Auto translate

Groups

Why attend groups

Groups have many rewarding benefits, they are especially suitable for treating problems that commonly accompany problematic substance use, such as depression, anxiety, isolation, and shame.

Groups help people gain knowledge and awareness, and develop the skills essential to recovery and improved mental health and well-being.

Participation in groups helps foster:

  • Identification – ‘I am not the only person with this/these issue(s)’
  • Validation – ‘Other people struggle as well therefore I am not weak, stupid or crazy’
  • A sense of belonging – ‘These people understand me, do not judge me, and I am accepted and welcome here’
  • Reciprocity – ‘When I help others, I am also helping myself’
  • Visible Recovery – ‘If they can do it, just maybe I can too’

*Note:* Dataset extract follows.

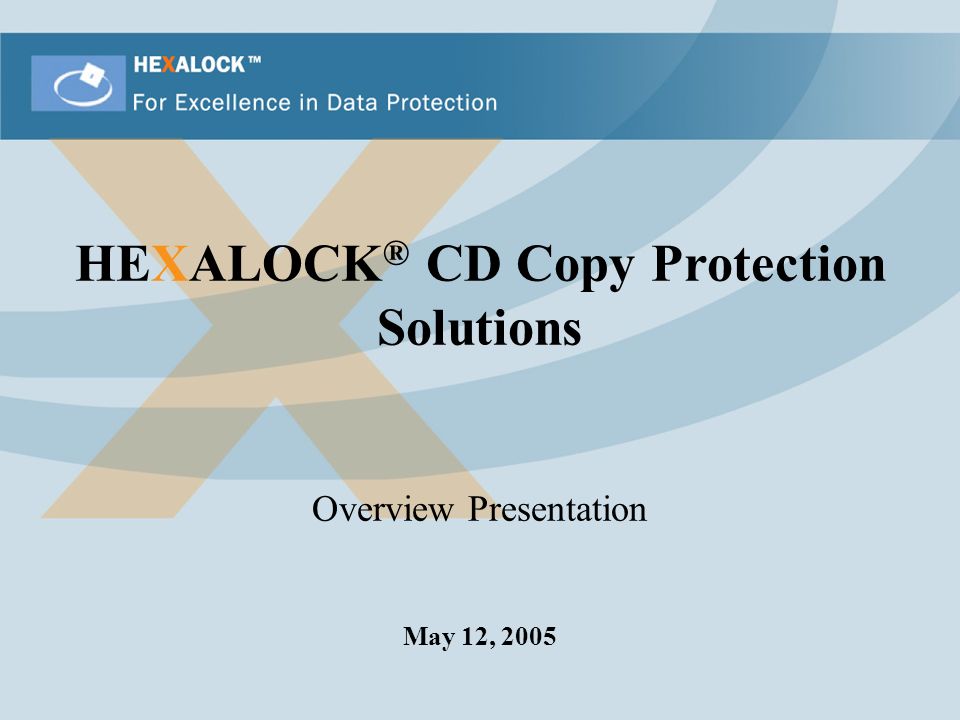 HEXALOCK™
For Excellence in Data Protection

HEXALOCK® CD Copy Protection Solutions

Overview Presentation

May 12, 2005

It is proven that people who attend groups alongside one-to-one support are far more likely to achieve their recovery goals. Here are a few examples of why groups help:

  • Groups raise knowledge and awareness; developing skills essential to recovery, promoting changes in cognition, emotion and behavior,  and providing a forum for mutual support.
  • Groups provide positive peer-support and encouragement to abstain from substances.
  • Groups reduce the sense of isolation that most people who have problematic substance use experience.
  • Groups can add needed structure, discipline and a sense of purpose and achievement.
  • Groups help to lower the stigma surrounding substance use issues and lower the accompanying guilt and shame.
  • Groups instill hope, a sense that, “If they can make it, maybe I can too.”